I think most of medical education ought to be free. NYU went completely tuition free for its medical students, for at least the next 50 years. How? A one time grant of $400 million dollars from Ken Langone ($100 million) and other board members. This does not sound like a stunning amount of money to me. So far, there are 3 free tuition free medical schools in the United States: NYU, Cleveland Clinic and Kaiser Permanente. There ought to be a lot more.
Pre-medical education could use an overhaul. I am skeptical of the value of physics, organic chemistry and calculus to pre-medical education. I loved all those subjects, but I scarcely use any of those subjects as a practicing physician. I would retain molecular biology at the core of pre-medical education. I would add much more extensive course work on statistics. Lastly, I would make Spanish a requirement. We are going to be caring for predominantly Spanish speaking patients for a long time to come.
I will tackle the next two points in future posts.
The MCAT data for 2023 is here. The medical school composition data for 2022 is here. I am of course assuming that scores did not change much between 2022 and 2023. The statistical calculator that I used is here. If I have made any gross measurement errors, I would of course welcome the feedback.
Srihar,
Thanks for the compliment for my Substack column. I did enjoy our debates as you generally state your case in a respectful manner.
I must confess that I know very little about medical school admissions. As a former professor, I know far more about undergraduate admissions and have written books on the subject.
I am impressed by your data, but I don't know enough to analyze it carefully.
I know that in undergraduate admissions, there are wide gaps between the average GPA and standardized scores of Asian, White, Blacks, and Hispanics and that educational institutions have long set different acceptance criteria for each race to expand the number of Blacks and undercut the number of Asians. It is possible that there are fundamental differences for medical students and med school, but I am skeptical.

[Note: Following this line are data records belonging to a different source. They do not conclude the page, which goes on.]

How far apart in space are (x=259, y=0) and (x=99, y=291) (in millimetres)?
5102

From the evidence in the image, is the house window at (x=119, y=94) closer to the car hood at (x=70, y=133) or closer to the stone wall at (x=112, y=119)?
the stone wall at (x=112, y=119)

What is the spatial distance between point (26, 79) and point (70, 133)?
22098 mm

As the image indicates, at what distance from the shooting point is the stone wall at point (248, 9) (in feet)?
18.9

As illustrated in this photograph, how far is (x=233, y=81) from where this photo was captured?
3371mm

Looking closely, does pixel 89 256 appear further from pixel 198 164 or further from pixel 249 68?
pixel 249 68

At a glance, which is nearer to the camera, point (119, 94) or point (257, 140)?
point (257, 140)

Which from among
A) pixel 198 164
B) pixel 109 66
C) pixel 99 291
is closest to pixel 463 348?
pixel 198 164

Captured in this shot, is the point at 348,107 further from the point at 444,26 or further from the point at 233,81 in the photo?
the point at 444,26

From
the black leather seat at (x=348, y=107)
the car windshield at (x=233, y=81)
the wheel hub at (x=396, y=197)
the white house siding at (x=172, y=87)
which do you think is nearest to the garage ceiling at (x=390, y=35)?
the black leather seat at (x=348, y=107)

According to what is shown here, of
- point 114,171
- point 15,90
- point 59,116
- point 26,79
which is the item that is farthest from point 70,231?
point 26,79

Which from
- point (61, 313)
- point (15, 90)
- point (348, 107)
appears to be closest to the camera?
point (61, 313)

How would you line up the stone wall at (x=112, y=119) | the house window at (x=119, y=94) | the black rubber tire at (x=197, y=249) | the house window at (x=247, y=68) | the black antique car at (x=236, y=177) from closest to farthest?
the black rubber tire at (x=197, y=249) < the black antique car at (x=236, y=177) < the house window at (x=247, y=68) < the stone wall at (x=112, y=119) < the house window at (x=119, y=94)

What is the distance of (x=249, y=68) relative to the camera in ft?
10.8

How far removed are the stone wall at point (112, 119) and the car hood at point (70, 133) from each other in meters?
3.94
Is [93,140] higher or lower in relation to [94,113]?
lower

I believe that this practice is:
Unethical
A violation of the Civil Rights Act of 1964, both in letter of the law and in its intent
Undermines society overall by not making choices based on Merit, which I see is critical to all institutions in society functioning correctly
In many cases hurts the very people whom it is supposed to be helping by putting them in an environment where they cannot compete rather than an environment where they could thrive
Makes it harder for professors to teach as it creates much wider variance in how fast students understand complex material. The typical result is a "dumbing down"
Increases racial animosity both within the institution and outside it.
Undermines the popular trust within the public for that institution.
I am also very skeptical of your claim:
"How you find those people is mostly immaterial; by the time they get through, the process will make talented physicians of almost all of them."
In my experience and research the intellectual abilities of the students coming in are far more important to the outcome than the education itself (i.e. the reason Harvard grads are smarter is because their prestige enables them to get the smartest students, not because Harvard professors are better teachers in class).
My guess is that in the future there will be data to prove it.
And, no, I do not trust medical schools to make good judgments about admissions. I am confident they will discriminate based on their self-interest and ideological assumptions.
The admission system needs to be:
Transparent
Based on demonstrated academic achievement and tests that are proven to predict educational outcomes.
Ideally, the process should also be simple.